Chaplin was also as well-known for his fastidious and far too demanding mind-set. No matter the length of the role, Chaplin took each actor through every minute detail. He was convinced that a successful scene was not just about the actor, but everyone on the cast. He expected all and sundry to run the extra mile — he never believed in the ordinary. He believed in the unity of things — not just the expression, or emoting the character on the screen. He also did not believe in half measures, time or budget. His whole vision was keyed to public response to his work.

Chaplin was amazingly adept at improvisation — he could just invent a new line in front of the camera with a little tweak. He was to a point, therefore, unorthodox and, most importantly, he could restructure a scene at the drop of a thought. He could change actors, likewise, midway. No one complained, because Chaplin could “walk on the stage, serious, dignified, solemn, and also pause before an easy chair… and sit on the cat.”
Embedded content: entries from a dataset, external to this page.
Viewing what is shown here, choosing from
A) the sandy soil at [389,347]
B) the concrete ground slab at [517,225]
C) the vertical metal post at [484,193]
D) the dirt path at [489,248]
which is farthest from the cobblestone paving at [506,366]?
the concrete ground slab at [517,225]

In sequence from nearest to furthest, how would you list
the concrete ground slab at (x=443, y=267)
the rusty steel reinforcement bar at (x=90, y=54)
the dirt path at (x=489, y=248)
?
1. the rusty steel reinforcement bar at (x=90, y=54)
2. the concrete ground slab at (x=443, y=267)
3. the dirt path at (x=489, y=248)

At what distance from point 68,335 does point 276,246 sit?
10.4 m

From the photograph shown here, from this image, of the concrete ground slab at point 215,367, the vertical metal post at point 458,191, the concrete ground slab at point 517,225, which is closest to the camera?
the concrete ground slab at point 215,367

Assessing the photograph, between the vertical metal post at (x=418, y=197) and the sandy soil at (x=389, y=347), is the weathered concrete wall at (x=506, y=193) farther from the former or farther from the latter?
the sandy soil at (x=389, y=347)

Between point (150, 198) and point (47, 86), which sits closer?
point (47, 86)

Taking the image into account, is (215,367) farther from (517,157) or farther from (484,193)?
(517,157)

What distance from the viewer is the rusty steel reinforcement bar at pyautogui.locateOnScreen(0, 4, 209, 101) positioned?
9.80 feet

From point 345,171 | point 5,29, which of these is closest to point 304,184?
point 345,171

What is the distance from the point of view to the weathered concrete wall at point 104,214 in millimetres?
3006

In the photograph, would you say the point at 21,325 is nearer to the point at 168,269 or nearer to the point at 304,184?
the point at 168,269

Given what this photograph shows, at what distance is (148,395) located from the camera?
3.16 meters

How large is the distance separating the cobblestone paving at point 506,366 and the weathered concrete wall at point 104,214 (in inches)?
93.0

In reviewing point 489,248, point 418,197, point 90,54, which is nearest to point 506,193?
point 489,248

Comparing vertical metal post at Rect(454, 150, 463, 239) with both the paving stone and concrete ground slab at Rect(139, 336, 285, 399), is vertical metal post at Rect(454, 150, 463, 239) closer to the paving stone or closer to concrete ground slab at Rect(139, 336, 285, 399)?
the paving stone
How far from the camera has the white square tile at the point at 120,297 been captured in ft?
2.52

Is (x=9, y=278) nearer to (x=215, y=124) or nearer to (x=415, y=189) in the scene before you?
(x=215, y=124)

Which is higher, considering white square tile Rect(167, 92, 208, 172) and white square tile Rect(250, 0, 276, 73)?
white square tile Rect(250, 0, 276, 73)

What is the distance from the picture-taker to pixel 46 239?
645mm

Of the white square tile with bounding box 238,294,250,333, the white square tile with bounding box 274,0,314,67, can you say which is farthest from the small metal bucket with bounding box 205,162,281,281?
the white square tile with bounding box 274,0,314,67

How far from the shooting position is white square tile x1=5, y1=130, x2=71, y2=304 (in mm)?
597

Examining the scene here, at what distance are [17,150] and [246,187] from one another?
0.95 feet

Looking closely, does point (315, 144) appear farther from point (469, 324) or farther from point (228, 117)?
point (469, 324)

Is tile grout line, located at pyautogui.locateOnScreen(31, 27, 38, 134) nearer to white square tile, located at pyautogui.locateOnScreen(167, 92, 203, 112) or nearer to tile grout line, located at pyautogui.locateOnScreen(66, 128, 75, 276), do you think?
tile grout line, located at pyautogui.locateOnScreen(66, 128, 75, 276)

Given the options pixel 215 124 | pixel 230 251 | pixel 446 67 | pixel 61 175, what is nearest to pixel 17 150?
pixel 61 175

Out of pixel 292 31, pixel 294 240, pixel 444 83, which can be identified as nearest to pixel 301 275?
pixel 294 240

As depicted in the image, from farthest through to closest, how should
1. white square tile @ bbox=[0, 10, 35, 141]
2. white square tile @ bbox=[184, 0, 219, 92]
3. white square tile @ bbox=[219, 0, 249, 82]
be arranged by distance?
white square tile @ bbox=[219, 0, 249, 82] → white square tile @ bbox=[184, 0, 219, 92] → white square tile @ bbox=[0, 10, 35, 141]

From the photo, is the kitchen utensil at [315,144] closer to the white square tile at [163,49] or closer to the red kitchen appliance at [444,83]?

The rest is pure enchantment. Chaplin gave the tramp and his psyche a new identity, also point of reference. The way he wielded his walking stick; the pattern of his splay-footed, shuffling walk; or, the waltz which would get transformed into a hurried sprint when pursued; his shy and almost restrained smile; the mercurial swiftness with which he would dodge someone, not to speak of his ability to skate at the edge of the precipice. All these images urge us to rewind and witness every bit of Chaplin, over and over again.

Chaplin’s magic is eternal — it has audiences laughing at his antics even before one gets to know that the little fellow, with the bowler hat, baggy trousers, toothbrush moustache, and a delightfully expressive cane, was a ‘transformed’ cockney entertainer.

Yet, despite all the adulation, Chaplin’s life was mixed — of triumph and trauma. He attracted as much attention for his films as for his affairs and marriages — three of which were disasters. The only happy marriage that lasted was his fourth with playwright and Nobel laureate Eugene O’Neill’s 18-year-old daughter, Oona, when Chaplin was 54. Besides this, Chaplin was in the public eye for his ‘shaky’ sympathy for communist ideals. He also once made a stormy exit from the US on ‘political grounds’ and returned to the land that had made him a celebrity, like no other, only to receive his Oscar, during which he was accorded a 12-minute standing ovation.

All the same, whether he was at home, or on the sets, Chaplin orchestrated the show. Acting, for him, was all sublime artistry and reels of celluloid captured its essence and more. What was also incredible about Chaplin’s consummate excellence was his own sense of beliefs and the great success he achieved with his extraordinary proclivity.

Chaplin remains a class act — what with his everlasting mosaic celebrating his imperishable, ever-lasting pre-eminence as Comedy’s First Knight, for yesterday, today, and tomorrow.